(Collected data)
_ _ _ _ _ _ _
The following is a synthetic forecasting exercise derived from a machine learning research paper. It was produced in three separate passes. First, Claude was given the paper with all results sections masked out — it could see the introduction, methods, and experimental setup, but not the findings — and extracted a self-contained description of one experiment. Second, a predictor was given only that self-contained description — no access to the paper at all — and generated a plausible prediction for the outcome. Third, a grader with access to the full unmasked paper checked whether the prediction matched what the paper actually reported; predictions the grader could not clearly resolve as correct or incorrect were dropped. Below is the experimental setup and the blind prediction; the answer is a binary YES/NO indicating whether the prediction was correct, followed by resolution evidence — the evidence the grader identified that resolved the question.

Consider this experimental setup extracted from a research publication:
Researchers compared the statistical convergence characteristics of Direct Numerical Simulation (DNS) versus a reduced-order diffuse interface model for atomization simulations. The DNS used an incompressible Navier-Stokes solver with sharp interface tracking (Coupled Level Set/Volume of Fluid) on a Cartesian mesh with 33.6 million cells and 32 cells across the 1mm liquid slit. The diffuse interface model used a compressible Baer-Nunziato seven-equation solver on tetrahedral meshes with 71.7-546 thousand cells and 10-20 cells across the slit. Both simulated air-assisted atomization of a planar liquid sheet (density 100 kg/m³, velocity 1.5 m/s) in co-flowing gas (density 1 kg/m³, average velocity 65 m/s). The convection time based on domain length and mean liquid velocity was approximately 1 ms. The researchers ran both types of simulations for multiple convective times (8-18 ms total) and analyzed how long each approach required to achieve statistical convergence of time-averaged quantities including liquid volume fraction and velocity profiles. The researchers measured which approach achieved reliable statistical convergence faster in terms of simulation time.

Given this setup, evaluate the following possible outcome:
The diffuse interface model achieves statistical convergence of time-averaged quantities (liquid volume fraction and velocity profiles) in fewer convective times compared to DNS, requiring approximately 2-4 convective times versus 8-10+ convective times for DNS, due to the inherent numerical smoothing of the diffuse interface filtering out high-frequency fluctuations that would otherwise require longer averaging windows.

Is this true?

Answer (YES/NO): NO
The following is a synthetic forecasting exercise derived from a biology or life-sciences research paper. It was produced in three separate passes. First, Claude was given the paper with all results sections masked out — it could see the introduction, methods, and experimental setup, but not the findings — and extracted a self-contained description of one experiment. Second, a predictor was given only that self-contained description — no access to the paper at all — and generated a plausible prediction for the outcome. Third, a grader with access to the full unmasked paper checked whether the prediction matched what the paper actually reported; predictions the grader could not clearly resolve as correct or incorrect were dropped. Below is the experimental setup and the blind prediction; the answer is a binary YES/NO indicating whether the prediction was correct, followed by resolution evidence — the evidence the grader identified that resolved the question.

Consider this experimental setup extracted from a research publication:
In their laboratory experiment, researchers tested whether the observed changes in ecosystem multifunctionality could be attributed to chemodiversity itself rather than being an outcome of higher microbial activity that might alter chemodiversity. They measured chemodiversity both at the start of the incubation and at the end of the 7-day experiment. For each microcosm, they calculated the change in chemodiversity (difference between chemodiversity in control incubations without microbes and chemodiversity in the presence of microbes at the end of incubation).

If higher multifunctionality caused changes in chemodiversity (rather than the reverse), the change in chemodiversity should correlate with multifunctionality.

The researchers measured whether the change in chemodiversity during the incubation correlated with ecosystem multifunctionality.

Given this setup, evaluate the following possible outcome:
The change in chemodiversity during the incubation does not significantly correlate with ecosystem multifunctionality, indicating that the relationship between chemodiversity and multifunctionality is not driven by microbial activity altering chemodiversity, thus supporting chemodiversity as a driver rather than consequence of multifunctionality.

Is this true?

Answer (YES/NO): YES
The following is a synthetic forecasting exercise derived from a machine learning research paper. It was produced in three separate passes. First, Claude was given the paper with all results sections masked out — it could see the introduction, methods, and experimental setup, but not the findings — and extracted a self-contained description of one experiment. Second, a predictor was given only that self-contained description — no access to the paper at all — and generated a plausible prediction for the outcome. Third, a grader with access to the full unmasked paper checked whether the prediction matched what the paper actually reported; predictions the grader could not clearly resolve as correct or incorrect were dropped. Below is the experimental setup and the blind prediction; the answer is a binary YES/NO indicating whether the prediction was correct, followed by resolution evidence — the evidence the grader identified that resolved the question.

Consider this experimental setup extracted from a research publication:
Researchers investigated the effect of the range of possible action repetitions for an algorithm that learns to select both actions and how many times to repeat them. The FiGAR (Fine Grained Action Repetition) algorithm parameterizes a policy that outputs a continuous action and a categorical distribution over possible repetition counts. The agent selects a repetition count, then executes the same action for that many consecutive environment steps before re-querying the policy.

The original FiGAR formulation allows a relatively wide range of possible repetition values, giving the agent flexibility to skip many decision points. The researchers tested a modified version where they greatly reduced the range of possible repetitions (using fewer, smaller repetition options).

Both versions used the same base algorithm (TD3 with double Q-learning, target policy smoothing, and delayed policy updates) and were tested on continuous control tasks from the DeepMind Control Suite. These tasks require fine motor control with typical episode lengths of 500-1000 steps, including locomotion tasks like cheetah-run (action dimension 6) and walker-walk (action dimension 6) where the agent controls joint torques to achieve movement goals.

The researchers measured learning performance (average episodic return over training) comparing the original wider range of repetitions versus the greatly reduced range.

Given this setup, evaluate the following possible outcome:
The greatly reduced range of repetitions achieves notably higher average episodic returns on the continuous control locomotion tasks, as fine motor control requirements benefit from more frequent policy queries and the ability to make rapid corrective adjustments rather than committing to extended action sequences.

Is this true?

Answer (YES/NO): YES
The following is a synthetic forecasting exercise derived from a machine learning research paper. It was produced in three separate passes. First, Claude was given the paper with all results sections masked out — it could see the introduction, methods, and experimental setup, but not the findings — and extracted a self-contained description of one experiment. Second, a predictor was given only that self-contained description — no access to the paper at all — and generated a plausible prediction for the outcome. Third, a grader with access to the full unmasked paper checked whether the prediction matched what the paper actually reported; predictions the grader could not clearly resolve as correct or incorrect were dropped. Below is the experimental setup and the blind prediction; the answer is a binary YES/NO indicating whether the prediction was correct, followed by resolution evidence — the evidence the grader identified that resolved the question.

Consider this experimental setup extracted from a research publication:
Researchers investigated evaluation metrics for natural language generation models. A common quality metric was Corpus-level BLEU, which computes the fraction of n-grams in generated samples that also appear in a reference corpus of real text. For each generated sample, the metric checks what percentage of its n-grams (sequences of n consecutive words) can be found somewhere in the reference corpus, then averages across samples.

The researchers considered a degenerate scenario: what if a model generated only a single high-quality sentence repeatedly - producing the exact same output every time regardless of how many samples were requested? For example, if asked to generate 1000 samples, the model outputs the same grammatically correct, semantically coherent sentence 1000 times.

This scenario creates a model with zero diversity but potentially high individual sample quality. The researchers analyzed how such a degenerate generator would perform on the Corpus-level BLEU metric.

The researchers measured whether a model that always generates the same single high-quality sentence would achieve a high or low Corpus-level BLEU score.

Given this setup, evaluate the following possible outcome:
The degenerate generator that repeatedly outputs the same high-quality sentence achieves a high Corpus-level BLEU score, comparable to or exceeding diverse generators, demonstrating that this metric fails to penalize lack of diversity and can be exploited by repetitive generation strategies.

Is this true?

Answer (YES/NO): YES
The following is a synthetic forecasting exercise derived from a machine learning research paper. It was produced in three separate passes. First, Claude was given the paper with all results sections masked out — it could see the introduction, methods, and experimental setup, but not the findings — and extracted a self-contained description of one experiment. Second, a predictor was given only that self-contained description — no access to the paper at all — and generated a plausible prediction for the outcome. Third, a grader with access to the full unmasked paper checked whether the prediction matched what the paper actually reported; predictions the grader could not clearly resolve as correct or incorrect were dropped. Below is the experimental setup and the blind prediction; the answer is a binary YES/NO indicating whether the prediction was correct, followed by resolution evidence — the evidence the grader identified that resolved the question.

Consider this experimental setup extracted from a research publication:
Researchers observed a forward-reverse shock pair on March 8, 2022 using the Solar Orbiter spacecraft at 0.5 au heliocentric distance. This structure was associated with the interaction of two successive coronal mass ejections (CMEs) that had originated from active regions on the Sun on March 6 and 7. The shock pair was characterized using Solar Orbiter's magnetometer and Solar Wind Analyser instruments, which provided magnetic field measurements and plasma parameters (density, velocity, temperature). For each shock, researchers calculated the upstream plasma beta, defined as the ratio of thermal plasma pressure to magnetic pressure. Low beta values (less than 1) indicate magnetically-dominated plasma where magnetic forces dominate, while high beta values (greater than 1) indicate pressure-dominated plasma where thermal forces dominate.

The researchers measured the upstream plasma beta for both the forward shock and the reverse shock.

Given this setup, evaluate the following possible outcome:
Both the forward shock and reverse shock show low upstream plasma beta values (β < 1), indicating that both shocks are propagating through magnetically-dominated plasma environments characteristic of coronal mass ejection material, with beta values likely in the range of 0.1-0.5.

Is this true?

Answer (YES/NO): NO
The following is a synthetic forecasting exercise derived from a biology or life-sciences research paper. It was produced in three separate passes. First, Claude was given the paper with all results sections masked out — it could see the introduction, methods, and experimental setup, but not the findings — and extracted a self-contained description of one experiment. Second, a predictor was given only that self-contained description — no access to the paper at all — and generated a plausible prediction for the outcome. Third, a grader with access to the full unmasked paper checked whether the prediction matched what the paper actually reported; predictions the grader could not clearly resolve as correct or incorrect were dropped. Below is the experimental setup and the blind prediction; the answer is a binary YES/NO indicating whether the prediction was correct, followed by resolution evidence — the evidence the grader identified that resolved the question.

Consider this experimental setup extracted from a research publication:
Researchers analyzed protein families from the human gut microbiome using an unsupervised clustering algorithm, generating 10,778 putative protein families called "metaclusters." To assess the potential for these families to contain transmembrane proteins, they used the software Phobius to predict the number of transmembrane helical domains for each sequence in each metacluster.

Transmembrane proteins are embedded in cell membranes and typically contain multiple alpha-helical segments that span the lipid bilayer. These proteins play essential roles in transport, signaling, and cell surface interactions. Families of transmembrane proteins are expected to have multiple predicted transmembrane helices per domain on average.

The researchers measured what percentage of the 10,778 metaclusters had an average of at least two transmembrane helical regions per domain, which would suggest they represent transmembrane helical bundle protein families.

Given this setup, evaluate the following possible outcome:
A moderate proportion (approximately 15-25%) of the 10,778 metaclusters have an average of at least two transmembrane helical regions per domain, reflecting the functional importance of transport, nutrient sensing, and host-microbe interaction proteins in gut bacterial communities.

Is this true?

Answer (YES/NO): NO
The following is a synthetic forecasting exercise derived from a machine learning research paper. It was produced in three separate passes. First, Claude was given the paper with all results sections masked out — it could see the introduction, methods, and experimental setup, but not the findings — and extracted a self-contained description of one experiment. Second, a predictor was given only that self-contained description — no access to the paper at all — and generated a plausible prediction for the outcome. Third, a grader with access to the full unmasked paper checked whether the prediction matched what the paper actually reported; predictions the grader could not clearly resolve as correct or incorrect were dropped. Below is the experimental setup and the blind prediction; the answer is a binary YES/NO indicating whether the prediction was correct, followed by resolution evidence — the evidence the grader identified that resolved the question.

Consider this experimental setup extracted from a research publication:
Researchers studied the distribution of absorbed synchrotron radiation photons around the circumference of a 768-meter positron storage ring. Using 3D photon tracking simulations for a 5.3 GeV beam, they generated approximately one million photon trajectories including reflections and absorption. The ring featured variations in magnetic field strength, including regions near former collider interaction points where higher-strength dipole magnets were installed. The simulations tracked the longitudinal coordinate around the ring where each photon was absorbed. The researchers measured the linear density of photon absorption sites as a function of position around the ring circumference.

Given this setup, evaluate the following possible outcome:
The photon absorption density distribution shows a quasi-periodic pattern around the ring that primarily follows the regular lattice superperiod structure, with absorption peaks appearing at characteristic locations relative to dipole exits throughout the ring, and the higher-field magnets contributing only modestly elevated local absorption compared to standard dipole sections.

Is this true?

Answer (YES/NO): NO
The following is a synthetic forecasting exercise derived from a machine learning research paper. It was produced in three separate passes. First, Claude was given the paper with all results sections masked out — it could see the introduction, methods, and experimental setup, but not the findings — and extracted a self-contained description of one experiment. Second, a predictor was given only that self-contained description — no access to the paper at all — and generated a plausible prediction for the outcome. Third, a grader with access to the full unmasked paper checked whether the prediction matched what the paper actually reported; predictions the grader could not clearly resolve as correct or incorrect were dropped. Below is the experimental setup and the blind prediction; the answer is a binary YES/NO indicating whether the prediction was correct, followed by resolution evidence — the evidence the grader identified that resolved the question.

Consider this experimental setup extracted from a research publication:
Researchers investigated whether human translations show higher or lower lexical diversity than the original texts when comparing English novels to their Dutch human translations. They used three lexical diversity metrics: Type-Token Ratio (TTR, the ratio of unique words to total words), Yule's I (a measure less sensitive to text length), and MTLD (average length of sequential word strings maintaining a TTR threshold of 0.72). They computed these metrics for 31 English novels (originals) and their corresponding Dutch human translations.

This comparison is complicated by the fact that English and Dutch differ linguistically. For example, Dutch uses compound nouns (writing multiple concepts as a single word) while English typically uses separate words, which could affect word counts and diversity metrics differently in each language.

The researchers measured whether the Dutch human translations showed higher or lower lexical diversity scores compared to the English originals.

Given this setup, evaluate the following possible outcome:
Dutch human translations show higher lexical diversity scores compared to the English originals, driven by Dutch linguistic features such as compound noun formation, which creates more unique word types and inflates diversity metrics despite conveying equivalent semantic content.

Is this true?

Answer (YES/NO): YES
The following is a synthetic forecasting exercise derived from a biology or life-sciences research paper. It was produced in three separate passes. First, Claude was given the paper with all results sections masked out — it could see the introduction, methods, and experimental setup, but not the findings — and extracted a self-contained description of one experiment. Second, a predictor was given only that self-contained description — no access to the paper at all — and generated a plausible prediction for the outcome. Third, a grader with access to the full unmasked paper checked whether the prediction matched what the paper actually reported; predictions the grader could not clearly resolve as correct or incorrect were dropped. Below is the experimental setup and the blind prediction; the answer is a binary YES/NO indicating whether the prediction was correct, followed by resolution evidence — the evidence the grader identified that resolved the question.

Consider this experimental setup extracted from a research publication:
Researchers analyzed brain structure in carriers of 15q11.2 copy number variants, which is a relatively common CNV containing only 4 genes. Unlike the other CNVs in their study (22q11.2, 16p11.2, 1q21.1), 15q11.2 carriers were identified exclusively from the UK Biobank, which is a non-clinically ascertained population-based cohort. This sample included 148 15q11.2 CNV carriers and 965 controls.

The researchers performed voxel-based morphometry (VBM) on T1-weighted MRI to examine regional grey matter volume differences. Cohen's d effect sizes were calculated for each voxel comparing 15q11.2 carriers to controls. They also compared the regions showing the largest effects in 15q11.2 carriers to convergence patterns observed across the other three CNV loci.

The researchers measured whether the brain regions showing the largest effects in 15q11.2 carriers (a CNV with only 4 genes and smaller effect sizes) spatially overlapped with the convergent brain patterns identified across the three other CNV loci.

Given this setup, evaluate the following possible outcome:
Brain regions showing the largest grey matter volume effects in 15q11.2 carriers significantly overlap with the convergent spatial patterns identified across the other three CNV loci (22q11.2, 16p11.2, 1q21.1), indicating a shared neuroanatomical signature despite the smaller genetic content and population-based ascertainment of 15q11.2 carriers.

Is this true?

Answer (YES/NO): YES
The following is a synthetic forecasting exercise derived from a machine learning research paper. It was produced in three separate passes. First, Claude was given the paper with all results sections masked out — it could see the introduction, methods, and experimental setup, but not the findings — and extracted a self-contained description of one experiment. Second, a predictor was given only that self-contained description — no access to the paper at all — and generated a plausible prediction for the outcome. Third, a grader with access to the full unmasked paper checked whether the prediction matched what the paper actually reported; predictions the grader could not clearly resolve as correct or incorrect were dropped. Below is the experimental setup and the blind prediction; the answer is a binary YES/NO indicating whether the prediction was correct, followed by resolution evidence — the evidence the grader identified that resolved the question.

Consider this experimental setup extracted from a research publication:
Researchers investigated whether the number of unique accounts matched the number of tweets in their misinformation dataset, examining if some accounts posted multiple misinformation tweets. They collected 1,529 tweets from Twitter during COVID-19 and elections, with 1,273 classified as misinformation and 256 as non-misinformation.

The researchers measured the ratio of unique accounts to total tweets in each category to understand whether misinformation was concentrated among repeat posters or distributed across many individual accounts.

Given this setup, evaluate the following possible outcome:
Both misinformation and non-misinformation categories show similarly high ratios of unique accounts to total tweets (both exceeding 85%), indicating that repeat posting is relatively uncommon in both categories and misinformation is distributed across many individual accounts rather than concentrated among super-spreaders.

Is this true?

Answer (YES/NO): NO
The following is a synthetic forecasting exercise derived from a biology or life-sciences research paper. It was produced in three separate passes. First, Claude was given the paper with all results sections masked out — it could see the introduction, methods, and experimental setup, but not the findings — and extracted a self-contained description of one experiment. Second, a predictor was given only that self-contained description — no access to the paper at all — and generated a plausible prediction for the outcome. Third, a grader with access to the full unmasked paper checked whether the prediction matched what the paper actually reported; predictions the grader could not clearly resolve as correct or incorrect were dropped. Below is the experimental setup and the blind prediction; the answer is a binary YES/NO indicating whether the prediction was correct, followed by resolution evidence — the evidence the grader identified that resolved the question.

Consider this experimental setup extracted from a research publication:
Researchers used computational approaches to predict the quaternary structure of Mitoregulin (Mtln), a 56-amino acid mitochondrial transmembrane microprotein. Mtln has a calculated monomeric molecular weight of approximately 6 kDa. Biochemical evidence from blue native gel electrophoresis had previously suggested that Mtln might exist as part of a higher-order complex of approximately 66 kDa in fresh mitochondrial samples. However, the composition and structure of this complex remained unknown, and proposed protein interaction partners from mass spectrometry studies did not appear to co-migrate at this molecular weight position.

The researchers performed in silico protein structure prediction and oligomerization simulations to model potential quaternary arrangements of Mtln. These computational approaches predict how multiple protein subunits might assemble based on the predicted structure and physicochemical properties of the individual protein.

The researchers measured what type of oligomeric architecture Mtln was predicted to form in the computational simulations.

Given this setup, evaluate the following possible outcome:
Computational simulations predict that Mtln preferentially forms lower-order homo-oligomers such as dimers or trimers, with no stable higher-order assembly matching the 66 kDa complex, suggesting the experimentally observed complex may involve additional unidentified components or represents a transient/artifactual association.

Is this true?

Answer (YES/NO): NO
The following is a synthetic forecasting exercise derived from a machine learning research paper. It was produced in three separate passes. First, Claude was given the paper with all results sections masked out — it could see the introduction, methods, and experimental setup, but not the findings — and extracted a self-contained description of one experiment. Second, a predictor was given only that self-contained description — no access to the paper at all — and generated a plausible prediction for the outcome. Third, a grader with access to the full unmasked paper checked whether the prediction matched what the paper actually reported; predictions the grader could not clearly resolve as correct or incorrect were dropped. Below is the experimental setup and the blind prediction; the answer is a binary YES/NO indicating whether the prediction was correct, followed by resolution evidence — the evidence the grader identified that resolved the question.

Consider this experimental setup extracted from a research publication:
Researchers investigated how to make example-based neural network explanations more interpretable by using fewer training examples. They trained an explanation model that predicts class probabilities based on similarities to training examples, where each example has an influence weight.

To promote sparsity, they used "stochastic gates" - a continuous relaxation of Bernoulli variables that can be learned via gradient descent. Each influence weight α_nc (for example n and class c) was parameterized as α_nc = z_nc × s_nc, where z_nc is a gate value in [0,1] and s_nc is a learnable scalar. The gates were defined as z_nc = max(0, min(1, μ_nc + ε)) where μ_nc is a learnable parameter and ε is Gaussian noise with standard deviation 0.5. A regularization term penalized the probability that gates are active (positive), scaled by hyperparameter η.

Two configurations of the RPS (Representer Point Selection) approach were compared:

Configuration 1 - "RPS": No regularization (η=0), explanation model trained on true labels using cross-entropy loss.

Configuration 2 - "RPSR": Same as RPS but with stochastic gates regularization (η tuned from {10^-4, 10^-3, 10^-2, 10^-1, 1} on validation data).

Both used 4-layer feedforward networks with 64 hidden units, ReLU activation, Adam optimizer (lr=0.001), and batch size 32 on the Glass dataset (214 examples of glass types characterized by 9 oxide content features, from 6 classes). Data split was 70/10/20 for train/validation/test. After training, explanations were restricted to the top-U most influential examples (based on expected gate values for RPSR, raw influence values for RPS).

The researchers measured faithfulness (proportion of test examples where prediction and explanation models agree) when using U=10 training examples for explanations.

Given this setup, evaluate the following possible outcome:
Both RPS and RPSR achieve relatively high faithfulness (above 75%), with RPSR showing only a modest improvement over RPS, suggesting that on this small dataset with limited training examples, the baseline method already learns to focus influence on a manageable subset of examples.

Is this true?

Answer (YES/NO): NO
_ _ _ _ _ _ _
* YOUR GOAL *
Your answer should hold every line of the entries that contains the string "faithfulness".

* EXPECTED ANSWER *
The researchers measured faithfulness (proportion of test examples where prediction and explanation models agree) when using U=10 training examples for explanations.
Both RPS and RPSR achieve relatively high faithfulness (above 75%), with RPSR showing only a modest improvement over RPS, suggesting that on this small dataset with limited training examples, the baseline method already learns to focus influence on a manageable subset of examples.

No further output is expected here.